Joseph R. Cavallaro (S’78, M’82, SM’05, F’15) received the B.S. degree from the University of Pennsylvania, Philadelphia, Pa, in 1981, the M.S. degree from Princeton University, Princeton, NJ, in 1982, and the Ph.D. degree from Cornell University, Ithaca, NY, in 1988, all in electrical engineering. From 1981 to 1983, he was with AT&T Bell Laboratories, Holmdel, NJ. In 1988, he joined the faculty of Rice University, Houston, TX, where he is currently a Professor of electrical and computer engineering. His research interests include computer arithmetic, DSP, GPU, FPGA, and VLSI architectures for applications in wireless communications. During the 1996–1997 academic year, he served at the National Science Foundation as Director of the Prototyping Tools and Methodology Program. He was a Nokia Foundation Fellow and a Visiting Professor at the University of Oulu, Finland in 2005 and continues his affiliation there as an Adjunct Professor. He is currently the Director of the Center for Multimedia Communication at Rice University. He is a Fellow of the IEEE and a Member of the IEEE SPS TC on Design and Implementation of Signal Processing Systems and the Chair-Elect of the IEEE CAS TC on Circuits and Systems for Communications. He is currently an Associate Editor of the IEEE Transactions on Signal Processing, the IEEE Signal Processing Letters, and the Journal of Signal Processing Systems. He was Co-chair of the 2004 Signal Processing for Communications Symposium at the IEEE Global Communications Conference and General/Program Co-chair of the 2003, 2004, and 2011 IEEE International Conference on Application-Specific Systems, Architectures and Processors (ASAP), General/Program Co-chair for the 2012, 2014 ACM/IEEE GLSVLSI, Finance Chair for the 2013 IEEE GlobalSIP conference, and TPC Co-Chair of the 2016 IEEE SiPS workshop. He was a member of the IEEE CAS Society Board of Governors during 2014.

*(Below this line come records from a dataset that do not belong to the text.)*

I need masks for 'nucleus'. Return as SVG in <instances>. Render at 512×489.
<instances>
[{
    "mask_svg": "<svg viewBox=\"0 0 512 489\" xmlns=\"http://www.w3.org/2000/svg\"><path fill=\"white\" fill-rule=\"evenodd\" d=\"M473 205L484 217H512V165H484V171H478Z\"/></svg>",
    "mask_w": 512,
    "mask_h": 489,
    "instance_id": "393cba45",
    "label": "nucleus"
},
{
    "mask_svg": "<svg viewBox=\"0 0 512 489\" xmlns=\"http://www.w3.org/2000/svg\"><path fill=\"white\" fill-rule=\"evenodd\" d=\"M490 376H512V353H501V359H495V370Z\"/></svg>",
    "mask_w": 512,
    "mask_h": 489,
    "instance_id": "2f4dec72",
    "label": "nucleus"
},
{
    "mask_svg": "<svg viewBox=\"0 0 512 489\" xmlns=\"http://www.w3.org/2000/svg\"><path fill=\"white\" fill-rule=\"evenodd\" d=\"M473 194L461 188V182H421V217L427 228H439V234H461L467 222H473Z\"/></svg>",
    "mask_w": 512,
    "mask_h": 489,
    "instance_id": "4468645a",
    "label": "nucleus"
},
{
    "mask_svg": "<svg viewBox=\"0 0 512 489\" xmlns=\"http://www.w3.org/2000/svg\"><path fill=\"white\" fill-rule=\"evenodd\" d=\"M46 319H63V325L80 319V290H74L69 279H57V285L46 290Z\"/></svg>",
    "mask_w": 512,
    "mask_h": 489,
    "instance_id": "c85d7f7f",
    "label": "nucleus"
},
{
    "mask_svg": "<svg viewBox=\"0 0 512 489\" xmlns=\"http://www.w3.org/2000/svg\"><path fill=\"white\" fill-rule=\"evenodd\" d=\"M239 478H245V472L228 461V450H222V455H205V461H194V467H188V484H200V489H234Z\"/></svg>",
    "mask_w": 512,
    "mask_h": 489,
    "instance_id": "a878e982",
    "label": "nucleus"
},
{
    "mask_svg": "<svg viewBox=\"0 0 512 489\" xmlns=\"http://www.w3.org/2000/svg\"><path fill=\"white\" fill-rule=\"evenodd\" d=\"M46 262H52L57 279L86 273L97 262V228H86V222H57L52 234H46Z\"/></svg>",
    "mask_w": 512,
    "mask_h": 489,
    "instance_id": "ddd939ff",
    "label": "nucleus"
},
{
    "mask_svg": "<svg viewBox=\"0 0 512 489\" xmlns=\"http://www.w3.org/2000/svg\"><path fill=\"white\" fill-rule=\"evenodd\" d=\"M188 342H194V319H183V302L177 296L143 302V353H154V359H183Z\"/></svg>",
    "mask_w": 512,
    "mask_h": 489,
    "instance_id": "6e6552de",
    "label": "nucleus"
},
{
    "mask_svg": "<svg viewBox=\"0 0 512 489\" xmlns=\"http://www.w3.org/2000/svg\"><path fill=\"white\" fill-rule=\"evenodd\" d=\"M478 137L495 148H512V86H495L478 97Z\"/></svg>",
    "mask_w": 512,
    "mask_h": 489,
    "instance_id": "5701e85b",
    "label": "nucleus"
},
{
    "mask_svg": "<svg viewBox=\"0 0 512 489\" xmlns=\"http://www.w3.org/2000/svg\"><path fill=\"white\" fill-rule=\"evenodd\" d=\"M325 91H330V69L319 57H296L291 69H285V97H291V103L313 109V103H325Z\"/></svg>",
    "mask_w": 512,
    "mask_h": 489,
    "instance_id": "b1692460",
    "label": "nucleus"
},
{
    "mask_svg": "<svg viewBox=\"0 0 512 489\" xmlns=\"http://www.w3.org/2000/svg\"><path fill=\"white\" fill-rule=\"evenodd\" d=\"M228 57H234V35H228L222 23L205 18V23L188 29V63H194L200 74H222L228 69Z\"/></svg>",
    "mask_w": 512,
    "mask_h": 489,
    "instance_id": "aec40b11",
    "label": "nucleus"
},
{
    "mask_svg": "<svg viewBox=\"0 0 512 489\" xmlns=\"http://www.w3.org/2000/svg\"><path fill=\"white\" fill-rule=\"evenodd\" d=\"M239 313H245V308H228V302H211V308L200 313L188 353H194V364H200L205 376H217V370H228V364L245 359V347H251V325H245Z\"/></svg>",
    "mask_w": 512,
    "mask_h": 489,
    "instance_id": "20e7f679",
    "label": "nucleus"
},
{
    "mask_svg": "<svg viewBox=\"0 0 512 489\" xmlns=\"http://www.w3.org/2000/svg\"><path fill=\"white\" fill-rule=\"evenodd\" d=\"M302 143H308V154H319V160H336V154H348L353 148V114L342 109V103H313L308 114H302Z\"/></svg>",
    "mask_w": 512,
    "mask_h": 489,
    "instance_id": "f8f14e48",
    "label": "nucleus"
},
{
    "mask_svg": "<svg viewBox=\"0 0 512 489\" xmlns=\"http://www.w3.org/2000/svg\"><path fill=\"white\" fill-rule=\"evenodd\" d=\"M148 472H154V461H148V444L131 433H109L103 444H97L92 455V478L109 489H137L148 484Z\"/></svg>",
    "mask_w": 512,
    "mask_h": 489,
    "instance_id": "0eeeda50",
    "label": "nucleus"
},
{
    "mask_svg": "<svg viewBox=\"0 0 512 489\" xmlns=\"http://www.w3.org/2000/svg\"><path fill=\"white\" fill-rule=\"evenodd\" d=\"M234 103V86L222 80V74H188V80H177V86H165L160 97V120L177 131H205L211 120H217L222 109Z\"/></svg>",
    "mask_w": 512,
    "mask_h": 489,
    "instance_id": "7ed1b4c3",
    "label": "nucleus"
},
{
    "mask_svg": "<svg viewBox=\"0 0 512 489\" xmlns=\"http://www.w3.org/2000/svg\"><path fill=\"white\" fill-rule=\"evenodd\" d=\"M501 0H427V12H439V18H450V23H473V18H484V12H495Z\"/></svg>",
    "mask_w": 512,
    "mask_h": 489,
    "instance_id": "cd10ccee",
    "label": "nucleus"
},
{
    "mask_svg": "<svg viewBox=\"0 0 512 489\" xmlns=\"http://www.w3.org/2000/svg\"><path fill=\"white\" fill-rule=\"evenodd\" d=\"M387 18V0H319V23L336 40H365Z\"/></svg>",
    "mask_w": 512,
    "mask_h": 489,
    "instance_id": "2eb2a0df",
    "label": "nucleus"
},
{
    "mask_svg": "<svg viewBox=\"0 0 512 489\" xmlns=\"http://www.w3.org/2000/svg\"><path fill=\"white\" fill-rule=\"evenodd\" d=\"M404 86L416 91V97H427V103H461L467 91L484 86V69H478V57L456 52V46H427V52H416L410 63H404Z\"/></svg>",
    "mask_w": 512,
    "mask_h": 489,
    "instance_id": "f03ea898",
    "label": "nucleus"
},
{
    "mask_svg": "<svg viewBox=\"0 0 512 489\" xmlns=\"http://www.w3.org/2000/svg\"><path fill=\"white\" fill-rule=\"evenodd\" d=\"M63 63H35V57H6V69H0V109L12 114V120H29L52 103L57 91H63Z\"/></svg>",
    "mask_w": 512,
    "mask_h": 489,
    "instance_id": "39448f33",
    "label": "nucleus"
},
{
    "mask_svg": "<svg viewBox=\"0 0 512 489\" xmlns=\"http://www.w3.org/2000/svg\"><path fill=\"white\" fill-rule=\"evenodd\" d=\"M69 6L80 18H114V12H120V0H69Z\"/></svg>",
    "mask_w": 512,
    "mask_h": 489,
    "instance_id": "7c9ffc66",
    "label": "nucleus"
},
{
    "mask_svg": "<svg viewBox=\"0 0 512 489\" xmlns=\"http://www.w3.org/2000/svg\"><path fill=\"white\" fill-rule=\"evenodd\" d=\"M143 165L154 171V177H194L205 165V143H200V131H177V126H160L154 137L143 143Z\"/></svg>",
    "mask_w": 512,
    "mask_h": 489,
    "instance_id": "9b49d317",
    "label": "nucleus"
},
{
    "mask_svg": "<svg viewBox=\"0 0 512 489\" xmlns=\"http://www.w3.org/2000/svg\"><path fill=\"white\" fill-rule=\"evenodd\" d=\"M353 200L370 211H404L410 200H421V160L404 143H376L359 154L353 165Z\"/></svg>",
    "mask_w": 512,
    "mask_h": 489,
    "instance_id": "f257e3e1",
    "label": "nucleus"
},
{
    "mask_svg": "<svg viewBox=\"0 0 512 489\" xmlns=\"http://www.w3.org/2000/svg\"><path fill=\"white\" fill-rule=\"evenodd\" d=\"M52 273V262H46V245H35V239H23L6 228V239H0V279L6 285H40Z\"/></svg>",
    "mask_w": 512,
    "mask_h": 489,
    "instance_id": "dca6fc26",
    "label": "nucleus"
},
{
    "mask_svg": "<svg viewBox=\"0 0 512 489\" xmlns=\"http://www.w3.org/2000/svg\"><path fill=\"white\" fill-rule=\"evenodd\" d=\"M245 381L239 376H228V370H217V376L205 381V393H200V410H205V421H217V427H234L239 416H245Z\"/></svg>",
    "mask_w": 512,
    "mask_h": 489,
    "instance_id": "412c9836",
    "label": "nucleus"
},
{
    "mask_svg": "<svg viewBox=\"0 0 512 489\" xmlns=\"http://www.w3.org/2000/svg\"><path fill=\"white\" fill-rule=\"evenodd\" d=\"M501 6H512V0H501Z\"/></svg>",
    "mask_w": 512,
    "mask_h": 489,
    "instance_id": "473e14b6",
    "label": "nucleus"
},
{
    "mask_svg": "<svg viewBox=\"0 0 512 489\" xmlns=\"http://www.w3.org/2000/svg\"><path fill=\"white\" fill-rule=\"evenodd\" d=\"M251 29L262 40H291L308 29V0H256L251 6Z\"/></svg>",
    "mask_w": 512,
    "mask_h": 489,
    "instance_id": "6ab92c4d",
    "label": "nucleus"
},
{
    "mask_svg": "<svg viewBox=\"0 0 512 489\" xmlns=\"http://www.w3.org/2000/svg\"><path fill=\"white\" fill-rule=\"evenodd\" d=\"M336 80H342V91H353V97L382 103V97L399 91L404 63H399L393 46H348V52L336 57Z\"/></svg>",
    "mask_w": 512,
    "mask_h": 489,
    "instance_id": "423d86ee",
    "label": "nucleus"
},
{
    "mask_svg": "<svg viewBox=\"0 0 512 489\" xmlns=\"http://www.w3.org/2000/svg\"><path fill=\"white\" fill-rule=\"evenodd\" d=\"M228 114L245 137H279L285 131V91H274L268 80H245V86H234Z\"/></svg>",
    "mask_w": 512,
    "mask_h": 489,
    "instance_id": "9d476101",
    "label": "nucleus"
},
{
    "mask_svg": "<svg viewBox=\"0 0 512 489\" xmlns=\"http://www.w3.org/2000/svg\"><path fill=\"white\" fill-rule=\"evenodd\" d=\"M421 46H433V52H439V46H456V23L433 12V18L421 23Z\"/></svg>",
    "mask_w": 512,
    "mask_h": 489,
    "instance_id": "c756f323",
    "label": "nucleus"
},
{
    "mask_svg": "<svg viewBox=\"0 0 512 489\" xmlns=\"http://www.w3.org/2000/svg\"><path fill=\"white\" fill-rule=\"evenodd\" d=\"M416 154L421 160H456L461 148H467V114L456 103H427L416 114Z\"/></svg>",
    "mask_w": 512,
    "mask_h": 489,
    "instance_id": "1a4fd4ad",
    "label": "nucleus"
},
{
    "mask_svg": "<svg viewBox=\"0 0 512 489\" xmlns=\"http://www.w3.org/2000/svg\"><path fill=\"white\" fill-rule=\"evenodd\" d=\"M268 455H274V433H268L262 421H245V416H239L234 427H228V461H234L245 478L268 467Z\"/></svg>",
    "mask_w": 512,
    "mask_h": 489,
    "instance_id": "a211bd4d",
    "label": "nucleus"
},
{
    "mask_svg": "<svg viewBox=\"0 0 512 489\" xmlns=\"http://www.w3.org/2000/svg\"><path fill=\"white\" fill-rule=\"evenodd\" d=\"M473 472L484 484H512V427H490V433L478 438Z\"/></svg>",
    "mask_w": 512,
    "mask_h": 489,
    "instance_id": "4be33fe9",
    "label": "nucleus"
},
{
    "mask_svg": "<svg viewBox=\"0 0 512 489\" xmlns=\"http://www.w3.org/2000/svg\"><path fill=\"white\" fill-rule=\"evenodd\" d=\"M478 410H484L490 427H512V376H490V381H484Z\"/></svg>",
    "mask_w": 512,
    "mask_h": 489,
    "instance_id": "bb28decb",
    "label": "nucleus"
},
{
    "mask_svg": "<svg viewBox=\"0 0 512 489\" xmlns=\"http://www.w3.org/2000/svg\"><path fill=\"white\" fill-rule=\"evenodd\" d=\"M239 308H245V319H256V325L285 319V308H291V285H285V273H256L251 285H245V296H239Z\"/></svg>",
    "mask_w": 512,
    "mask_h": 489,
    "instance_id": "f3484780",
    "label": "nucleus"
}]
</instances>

Christoph Studer (S’06, M’10, SM’14) received his Ph.D. degree in Information Technology and Electrical Engineering from ETH Zurich in 2009. In 2005, he was a Visiting Researcher with the Smart Antennas Research Group at Stanford University. From 2006 to 2009, he was a Research Assistant in both the Integrated Systems Laboratory and the Communication Technology Laboratory (CTL) at ETH Zurich. From 2009 to 2012, Dr. Studer was a Postdoctoral Researcher at CTL, ETH Zurich, and the Digital Signal Processing Group at Rice University. In 2013, he has held the position of Research Scientist at Rice University. Since 2014, Dr. Studer is an Assistant Professor at Cornell University and an Adjunct Assistant Professor at Rice University. Dr. Studer’s research interests include the design of very large-scale integration (VLSI) circuits, as well as wireless communications, signal and image processing, and convex optimization.

Dr. Studer received ETH Medals for his M.S. and Ph.D. theses, and he was the winner of the Student Paper Contest of the 2007 Asilomar Conf. on Signals, Systems, and Computers, received a Best Student Paper Award of the 2008 IEEE Int. Symp. on Circuits and Systems (ISCAS), and shared the best Live Demonstration Award at the IEEE ISCAS in 2013. In addition, Dr. Studer shared the Swisscom/ICTnet Innovations Award in both 2010 and 2013.